US nuclear envoy in talks barrage on North Korea
Top US nuclear envoy Christopher Hill on Wednesday launched a barrage of talks here as Washington and Seoul push for a quick resumption of talks on dismantling North Korea's atomic arsenal.
Hill, who arrived in Seoul Tuesday, met a series of current and future officials ahead of South Korea's change of government next month.
He has urged Pyongyang to provide a complete list of its nuclear programmes -- a key sticking point slowing down the six-nation disarmament process.
North Korea missed a December 31 deadline to disable its main nuclear facilities and give a full declaration of its atomic programmes in return for economic aid under a deal agreed a year ago at the six-party talks.
Hill's visit comes at a delicate time with Seoul preparing for a new conservative government after a decade of liberal rule.

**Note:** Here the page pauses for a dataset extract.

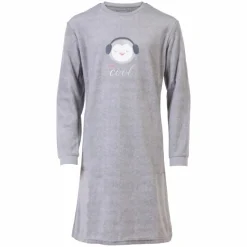 Hot Outfitter Pige Natkjole - Grå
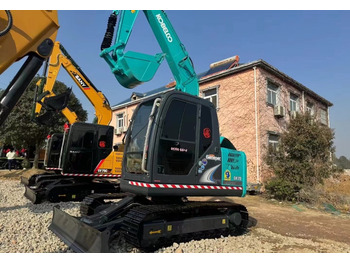 Minigraafmachine KOBELCO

He met Foreign Minister Song Min-Soon over breakfast Wednesday before seeing President Roh Moo-Hyun and his key foreign policy advisor, according to sources at the foreign ministry and the US embassy here.

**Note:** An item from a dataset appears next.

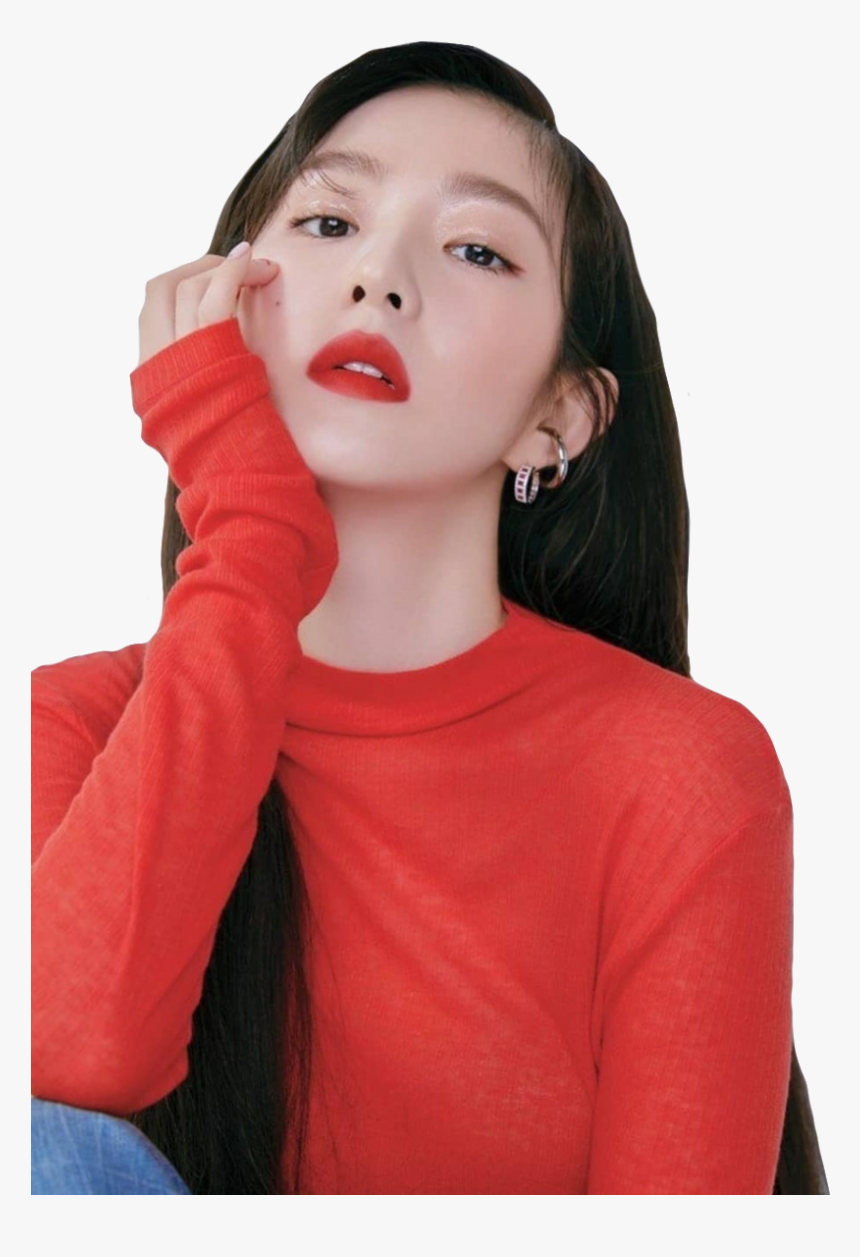 Irene Red Velvet Photoshoot, HD Png Download, Free Download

"They exchanged opinions on the future directions of US-South Korean alliance and North Korea's nuclear issue," a source, which did not want to be named, said after the "informal" breakfast meeting.
Hill then met Park Geun-Hye, an influential Grand National Party politician, and held a separate meeting with Park Jin, a GNP lawmaker in charge of a new foreign policy for president-elect Lee Myung-Bak.
Details on the closed-door discussion were not disclosed.
The US envoy will meets president-elect Lee, who has signalled a tougher line on the North, on Thursday.
"We would look forward to having a very close relationship with the next government," he said upon arrival here Tuesday, stressing the need for a strong US-South Korea alliance to resolve the nuclear issue.
Hill had already met Seoul's chief nuclear negotiator Chun Yung-Woo late Tuesday.
The six-party talks began in 2003 after a US-North Korea nuclear disarmament deal broke down in 2002. North Korea carried out its first atomic test in October 2006 before returning to the talks also involving China, Japan and Russia.